The country has a strategic position in the continent, has the second biggest rain forest in the world after the Amazon, and is extremely rich in natural resources, with its gold and diamond mines ranked as some of the most precious in the world.

Natural Source of Tragedy

The Democratic Republic of Congo's essential source of wealth also has affected children's lives -- for the worse.

The employment of children in the mines is very common, according to a UNICEF official.

UNICEF understands that children's work helps their families' budget, but it also keeps them away from schooling and exposes them to bad health conditions.

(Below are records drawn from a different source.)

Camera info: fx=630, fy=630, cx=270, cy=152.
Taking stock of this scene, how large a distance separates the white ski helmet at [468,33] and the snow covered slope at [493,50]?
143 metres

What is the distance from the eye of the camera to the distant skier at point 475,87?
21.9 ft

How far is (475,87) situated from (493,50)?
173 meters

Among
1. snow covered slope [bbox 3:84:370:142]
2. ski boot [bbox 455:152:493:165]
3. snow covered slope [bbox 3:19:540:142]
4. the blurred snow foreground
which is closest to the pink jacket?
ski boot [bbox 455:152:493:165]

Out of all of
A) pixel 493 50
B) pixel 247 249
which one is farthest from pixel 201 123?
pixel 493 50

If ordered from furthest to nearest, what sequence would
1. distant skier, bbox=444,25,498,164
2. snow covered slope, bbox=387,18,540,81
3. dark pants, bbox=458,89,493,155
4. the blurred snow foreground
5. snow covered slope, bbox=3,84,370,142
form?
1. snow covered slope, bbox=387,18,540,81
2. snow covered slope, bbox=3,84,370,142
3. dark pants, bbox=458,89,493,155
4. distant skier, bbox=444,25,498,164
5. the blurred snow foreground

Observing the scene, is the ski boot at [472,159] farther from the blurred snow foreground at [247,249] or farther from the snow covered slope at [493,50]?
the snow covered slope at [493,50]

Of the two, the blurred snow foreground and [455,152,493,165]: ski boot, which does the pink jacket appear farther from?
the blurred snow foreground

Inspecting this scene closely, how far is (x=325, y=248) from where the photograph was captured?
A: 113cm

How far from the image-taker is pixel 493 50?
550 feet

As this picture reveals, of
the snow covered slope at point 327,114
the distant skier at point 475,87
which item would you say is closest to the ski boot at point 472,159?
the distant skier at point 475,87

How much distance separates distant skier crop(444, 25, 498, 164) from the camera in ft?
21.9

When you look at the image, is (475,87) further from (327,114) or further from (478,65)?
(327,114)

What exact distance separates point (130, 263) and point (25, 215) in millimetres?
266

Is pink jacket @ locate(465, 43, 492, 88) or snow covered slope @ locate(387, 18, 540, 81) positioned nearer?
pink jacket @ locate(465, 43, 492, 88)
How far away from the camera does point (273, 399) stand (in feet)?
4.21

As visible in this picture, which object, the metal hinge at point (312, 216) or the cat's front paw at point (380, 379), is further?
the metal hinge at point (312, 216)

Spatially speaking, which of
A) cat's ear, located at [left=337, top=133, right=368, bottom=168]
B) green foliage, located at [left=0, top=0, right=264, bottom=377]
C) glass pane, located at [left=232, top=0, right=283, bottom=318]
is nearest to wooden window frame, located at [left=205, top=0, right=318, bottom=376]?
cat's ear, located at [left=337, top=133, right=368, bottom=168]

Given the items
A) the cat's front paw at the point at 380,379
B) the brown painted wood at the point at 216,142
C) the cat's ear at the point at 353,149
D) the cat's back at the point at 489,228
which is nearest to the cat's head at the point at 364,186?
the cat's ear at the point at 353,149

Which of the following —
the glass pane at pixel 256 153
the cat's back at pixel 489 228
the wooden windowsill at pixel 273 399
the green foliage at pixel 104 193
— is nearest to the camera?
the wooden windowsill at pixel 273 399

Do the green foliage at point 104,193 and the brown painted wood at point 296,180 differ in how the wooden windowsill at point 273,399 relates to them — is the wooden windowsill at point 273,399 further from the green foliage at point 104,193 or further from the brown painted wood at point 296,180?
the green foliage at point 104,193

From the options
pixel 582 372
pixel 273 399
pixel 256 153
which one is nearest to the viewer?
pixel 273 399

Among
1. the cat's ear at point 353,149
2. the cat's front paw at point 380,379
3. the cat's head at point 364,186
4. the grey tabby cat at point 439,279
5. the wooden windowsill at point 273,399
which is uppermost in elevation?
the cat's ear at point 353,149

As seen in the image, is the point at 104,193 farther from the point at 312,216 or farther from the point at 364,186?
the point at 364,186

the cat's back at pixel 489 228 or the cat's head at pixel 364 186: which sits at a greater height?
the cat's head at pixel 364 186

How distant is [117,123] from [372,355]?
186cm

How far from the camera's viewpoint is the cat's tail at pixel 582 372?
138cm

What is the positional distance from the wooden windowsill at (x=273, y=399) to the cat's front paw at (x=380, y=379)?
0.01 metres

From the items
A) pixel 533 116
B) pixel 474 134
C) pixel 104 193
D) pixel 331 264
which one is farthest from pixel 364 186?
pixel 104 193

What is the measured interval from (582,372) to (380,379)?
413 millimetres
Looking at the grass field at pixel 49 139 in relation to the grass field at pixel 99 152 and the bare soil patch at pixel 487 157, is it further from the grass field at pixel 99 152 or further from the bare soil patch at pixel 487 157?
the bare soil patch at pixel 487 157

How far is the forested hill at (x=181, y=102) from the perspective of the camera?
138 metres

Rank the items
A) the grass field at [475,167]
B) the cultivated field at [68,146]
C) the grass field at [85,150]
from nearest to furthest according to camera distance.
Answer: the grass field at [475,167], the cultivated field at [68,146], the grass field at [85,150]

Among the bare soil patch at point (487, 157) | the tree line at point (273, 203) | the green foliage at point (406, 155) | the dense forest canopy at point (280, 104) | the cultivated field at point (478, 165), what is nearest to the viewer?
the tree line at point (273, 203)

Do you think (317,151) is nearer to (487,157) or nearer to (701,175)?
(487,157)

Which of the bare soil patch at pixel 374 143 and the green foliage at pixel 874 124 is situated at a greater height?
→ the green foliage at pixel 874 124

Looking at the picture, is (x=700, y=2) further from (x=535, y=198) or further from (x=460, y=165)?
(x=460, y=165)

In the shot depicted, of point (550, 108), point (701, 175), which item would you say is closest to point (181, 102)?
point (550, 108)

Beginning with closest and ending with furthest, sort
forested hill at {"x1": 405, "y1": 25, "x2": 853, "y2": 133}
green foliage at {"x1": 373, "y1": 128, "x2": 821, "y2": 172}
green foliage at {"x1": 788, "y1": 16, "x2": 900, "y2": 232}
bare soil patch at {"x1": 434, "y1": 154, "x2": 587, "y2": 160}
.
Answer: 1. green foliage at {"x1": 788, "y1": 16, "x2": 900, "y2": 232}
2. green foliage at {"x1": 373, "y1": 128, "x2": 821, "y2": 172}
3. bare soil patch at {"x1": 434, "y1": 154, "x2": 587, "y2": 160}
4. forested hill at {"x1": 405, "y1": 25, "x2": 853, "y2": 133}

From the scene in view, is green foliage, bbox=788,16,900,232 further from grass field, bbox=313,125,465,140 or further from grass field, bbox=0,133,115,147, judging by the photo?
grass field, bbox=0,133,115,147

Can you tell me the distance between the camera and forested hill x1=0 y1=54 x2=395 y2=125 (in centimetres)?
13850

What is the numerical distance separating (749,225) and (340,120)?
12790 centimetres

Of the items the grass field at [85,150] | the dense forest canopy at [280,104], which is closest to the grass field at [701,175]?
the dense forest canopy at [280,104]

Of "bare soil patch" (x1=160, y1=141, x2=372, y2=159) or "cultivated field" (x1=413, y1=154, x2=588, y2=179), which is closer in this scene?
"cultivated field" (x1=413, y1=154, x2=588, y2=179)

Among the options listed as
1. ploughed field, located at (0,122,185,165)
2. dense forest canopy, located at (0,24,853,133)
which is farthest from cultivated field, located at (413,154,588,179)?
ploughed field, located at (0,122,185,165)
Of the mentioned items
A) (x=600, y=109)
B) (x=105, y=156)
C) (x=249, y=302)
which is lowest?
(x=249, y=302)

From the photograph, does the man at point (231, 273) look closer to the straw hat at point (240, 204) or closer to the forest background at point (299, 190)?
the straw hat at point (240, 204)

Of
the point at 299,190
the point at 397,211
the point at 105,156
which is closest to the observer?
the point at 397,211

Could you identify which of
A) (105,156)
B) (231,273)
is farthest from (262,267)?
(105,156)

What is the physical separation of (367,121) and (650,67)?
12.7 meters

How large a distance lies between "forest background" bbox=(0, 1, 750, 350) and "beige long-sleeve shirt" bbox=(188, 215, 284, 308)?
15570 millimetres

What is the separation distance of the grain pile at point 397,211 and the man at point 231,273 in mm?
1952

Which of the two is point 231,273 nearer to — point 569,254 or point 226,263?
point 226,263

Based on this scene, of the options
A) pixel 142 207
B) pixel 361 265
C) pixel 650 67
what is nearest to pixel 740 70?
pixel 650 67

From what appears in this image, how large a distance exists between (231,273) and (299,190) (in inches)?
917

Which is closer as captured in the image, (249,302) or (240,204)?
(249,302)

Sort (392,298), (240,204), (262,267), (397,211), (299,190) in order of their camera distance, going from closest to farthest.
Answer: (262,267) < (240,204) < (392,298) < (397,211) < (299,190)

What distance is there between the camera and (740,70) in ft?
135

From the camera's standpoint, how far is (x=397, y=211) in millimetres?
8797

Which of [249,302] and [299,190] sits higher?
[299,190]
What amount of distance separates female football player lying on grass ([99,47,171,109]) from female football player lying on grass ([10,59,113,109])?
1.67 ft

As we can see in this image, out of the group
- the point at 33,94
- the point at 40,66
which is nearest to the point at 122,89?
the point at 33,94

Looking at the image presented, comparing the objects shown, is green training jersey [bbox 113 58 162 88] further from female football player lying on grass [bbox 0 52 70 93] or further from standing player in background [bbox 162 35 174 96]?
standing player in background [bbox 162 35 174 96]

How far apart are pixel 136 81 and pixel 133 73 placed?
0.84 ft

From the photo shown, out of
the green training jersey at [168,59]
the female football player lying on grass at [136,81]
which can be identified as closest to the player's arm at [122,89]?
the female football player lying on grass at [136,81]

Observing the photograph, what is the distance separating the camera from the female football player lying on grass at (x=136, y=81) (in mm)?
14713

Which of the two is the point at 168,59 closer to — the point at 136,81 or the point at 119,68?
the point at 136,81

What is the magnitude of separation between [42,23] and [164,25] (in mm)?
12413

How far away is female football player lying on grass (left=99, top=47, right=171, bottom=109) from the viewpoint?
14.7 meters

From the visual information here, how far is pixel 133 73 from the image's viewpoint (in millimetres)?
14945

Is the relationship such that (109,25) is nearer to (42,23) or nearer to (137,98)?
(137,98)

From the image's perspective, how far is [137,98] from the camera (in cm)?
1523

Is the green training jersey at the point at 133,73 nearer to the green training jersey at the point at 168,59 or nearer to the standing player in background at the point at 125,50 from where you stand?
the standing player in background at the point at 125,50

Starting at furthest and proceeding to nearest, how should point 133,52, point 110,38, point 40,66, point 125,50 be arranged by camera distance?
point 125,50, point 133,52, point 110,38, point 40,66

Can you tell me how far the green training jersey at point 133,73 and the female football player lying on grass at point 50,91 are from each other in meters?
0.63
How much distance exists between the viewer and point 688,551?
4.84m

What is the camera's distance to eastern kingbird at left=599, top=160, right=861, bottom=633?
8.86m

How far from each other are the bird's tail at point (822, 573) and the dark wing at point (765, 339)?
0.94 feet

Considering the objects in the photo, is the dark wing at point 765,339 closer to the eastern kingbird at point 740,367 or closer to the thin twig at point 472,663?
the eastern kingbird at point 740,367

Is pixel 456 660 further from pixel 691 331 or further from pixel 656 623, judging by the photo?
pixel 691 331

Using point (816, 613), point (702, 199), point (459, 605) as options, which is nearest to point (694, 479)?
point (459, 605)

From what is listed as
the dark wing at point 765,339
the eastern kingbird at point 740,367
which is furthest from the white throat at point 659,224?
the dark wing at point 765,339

Exact figures on the number of children employed in Congolese mines do not exist. Small children are a crucial component at the mines because they can access narrow and fragile pits.

"UNICEF is addressing the problem talking directly to the communities and the families and providing informal schooling, which is recognized by the government," Bloomberg said.

"We do not back children employed in the mines. Education remains central in our work in DRC."

New Government Needs Support

In a glimmer of hope, the report highlights the first multiparty elections in 46 years as an opportunity for change.

The population has learned to deal with the long-lasting conflict with the church, developing strong roots all over the country even in the turbulent East.

In addition, a network of local nongovernmental organizations provide support within varying communities.

Bloomberg suggested that the international community needed to support the new government and encourage it to strengthen schooling and health services. Right now, aid agencies don't reach everyone because of security issues.

The United Nations is breaking records with its $422 million support of the election polls.

More than 25 million Congolese have already registered to vote -- more than 77 percent of the eligible population.

This is a victory for free elections, but U.N. Secretary General Kofi Annan has called it a "logistical nightmare" because of security concerns and the size of the country.

On Sunday, Congolese President Joseph Kabila, who assumed power after his father was assassinated in 2001, will face 32 presidential challengers, including former rebel leaders.

Meanwhile, more than 9,000 candidates are contesting 500 national assembly seats.